# Wann wird immer der Buffedcast Thread eröffnet?



## Neiz1337 (25. November 2011)

Hallo Community,

wann wird denn immer der Thread für die Buffedcast-Fragen eröffnet?
Finde keinen Thread für den nächsten Cast.

Greetz


----------



## Tikume (25. November 2011)

Montags und das wird in echt jedem Cast erklärt


----------



## Neiz1337 (25. November 2011)

Tikume schrieb:


> Montags und das wird in echt jedem Cast erklärt


Das mag sein, aber die Cast höre ich mir wirklich immer nur genau an den Stellen an, die mich interessieren und das während der Arbeit wo oft einiges an mir vorbei geht, wie eben auch das 

Ich denke Du hast dir keinen Zacken aus der Krone gebrochen mir die Frage zu beantworten, ich danke dir dafür herzlich und wünsche ein schönes Wochenende.

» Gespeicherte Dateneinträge
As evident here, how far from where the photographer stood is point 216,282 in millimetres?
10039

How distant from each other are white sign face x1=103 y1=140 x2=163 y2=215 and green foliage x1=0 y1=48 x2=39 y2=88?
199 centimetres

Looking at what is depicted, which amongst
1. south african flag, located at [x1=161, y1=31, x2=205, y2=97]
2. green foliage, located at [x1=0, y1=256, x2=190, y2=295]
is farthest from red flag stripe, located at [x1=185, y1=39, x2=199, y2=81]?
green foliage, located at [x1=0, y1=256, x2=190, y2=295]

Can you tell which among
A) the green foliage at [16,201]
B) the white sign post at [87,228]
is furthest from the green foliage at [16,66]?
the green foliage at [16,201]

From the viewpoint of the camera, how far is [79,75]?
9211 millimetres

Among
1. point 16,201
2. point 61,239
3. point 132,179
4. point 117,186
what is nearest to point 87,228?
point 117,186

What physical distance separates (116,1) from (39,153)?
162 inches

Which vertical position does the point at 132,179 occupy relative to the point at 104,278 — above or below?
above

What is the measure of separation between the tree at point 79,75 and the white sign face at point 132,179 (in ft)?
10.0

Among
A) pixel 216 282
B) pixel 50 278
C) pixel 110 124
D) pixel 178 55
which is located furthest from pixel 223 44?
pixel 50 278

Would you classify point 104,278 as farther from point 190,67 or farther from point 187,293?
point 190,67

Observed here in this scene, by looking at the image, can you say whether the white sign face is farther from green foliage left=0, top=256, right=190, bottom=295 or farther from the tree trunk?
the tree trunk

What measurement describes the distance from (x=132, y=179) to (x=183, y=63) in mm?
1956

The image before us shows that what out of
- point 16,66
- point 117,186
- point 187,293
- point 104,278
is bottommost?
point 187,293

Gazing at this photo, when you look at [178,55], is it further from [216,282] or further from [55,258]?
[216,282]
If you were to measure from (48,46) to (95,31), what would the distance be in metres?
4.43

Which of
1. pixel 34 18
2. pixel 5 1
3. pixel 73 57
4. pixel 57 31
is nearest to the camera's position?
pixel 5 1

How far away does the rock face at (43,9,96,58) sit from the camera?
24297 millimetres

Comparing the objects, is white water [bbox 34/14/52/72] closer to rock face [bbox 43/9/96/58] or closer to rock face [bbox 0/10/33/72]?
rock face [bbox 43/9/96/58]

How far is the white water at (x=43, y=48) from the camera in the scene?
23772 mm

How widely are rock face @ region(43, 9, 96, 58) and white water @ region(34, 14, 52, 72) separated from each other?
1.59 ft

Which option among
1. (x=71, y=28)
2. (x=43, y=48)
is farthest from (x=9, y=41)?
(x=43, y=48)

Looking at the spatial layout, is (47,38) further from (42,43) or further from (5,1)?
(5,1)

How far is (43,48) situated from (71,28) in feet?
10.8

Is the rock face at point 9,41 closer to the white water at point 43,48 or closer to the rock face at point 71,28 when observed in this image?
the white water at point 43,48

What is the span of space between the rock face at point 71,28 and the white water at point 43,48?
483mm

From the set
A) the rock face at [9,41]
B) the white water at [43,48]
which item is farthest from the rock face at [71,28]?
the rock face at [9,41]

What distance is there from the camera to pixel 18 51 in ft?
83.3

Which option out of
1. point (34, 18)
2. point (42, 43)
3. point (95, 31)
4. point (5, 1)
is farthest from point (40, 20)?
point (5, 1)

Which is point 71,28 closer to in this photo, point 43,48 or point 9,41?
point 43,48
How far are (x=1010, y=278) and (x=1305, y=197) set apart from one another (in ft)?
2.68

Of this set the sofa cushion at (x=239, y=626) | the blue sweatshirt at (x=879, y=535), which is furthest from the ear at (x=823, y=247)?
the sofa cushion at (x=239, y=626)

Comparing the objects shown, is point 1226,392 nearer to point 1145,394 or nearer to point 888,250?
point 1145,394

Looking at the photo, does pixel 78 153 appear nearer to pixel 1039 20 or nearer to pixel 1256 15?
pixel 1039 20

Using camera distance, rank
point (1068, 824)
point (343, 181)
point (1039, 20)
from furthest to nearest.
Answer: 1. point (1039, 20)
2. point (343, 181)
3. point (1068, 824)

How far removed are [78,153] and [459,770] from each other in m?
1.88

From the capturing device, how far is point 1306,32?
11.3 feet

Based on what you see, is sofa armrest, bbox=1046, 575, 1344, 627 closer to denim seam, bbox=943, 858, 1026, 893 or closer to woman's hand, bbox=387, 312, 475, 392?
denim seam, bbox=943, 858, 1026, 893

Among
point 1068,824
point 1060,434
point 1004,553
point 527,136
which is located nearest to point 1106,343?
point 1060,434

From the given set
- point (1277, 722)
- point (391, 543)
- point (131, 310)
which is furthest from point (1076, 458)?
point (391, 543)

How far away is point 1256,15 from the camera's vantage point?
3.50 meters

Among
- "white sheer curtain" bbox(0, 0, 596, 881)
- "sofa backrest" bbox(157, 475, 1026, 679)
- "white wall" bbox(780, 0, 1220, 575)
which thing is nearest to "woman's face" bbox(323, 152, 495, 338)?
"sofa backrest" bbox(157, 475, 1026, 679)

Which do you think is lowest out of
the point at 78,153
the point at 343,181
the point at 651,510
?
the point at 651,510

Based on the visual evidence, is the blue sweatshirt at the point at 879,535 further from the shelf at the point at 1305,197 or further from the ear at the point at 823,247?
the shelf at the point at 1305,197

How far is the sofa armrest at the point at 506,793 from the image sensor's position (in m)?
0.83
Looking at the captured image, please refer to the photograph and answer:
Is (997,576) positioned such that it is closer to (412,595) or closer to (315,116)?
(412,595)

» Aufgaben
a: Ermitteln Sie, in wie vielen Zeilen der Einträge die Zeichenfolge „Comparing“ vorkommt. Nennen Sie nur die Zahl.
b: Führen Sie den Forenthread zum Buffedcast im Anschluss an seinen letzten Satz weiter.
Der Forenthread zum Buffedcast und die Einträge stehen in keinem Zusammenhang.

» Lösungen
a: 2

b:
----------



## Tigra Watanabe (1. Oktober 2012)

Neiz1337 schrieb:


> Hallo Community,
> 
> wann wird denn immer der Thread für die Buffedcast-Fragen eröffnet?
> Finde keinen Thread für den nächsten Cast.
> ...



Der Beitrah ist immer  ca. von Montags 10 Uhr bis Dienstags 10 Uhr auf.
Je nach Zeit der Redakteure kann sich das auch mal etwas verschieben.


----------



## Anansie (30. Oktober 2012)

Wurde diese Woche darauf vergessen?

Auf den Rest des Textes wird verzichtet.